WHAT TO PRODUCE:
In everything below from the row containing "At what distance does" down to the end of the rows, switch "closer" to "nearer" and leave all else unchanged. Give back only those lines.

begin GIVEN RECORDS

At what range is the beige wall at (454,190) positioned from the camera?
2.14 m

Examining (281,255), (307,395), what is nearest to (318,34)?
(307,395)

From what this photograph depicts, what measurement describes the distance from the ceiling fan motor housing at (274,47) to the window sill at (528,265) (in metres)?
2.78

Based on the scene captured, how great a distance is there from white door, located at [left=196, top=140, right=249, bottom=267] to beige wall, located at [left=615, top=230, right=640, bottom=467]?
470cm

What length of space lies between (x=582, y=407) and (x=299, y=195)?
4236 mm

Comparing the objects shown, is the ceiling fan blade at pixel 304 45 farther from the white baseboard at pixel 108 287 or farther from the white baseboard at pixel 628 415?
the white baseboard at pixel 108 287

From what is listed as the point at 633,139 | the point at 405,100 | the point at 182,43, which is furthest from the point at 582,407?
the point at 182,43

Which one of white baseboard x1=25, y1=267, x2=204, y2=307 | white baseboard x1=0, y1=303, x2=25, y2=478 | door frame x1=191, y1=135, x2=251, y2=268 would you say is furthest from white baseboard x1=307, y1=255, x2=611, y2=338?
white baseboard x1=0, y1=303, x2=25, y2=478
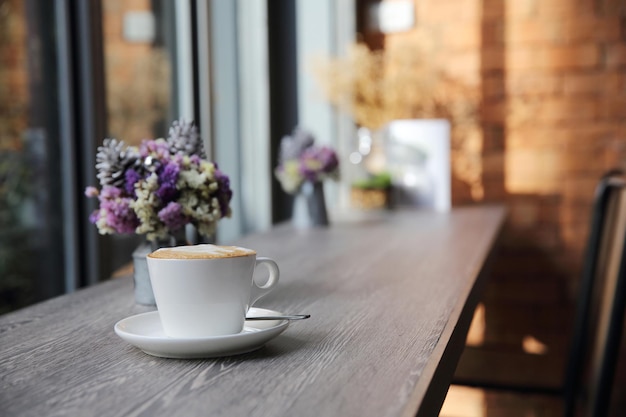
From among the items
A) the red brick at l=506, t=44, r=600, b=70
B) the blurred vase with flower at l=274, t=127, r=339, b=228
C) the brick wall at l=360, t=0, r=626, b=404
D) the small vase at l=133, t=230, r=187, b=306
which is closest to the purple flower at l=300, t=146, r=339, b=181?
the blurred vase with flower at l=274, t=127, r=339, b=228

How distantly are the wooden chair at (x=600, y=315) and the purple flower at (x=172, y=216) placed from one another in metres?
1.05

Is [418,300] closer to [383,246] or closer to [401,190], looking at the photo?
[383,246]

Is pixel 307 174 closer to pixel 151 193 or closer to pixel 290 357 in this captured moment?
pixel 151 193

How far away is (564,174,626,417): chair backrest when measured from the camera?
1765mm

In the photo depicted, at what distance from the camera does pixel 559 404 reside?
2939 millimetres

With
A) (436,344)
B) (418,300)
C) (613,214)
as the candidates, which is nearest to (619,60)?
(613,214)

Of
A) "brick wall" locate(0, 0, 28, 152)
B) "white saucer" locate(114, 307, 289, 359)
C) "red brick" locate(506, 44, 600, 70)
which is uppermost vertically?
"red brick" locate(506, 44, 600, 70)

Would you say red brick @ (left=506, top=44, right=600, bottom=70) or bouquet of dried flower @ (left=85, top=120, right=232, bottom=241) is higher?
red brick @ (left=506, top=44, right=600, bottom=70)

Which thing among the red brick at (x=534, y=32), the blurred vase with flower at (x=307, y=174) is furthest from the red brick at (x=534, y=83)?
the blurred vase with flower at (x=307, y=174)

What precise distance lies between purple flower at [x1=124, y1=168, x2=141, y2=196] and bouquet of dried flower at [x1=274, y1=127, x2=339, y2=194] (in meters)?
1.12

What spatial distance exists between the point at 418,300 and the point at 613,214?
1584 mm

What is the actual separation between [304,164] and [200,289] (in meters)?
1.39

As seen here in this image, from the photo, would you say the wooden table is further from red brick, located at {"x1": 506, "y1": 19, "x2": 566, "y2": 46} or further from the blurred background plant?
red brick, located at {"x1": 506, "y1": 19, "x2": 566, "y2": 46}

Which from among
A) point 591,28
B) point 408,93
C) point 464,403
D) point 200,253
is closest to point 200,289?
point 200,253
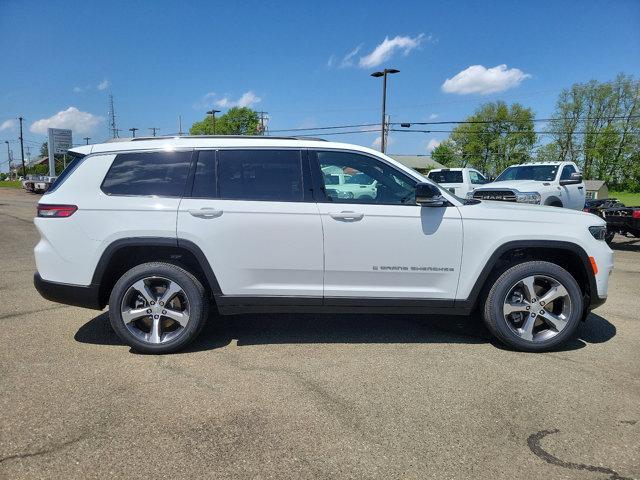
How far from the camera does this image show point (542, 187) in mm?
11477

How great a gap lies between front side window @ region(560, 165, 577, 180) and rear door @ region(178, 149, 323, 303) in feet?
34.4

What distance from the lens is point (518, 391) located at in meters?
3.28

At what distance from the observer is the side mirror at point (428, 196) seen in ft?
12.2

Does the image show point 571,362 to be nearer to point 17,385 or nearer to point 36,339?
point 17,385

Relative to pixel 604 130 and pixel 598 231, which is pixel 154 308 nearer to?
pixel 598 231

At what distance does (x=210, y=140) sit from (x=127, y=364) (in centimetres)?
202

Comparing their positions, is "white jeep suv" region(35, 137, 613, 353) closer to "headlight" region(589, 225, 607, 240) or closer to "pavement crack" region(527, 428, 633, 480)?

end GIVEN RECORDS

ANSWER TO THIS TASK:
At what distance does (x=210, y=140) sit from (x=127, y=364) (in centimetres)?
202

Comparing their positions, is "white jeep suv" region(35, 137, 613, 353) nearer to "headlight" region(589, 225, 607, 240) or nearer to "pavement crack" region(527, 428, 633, 480)?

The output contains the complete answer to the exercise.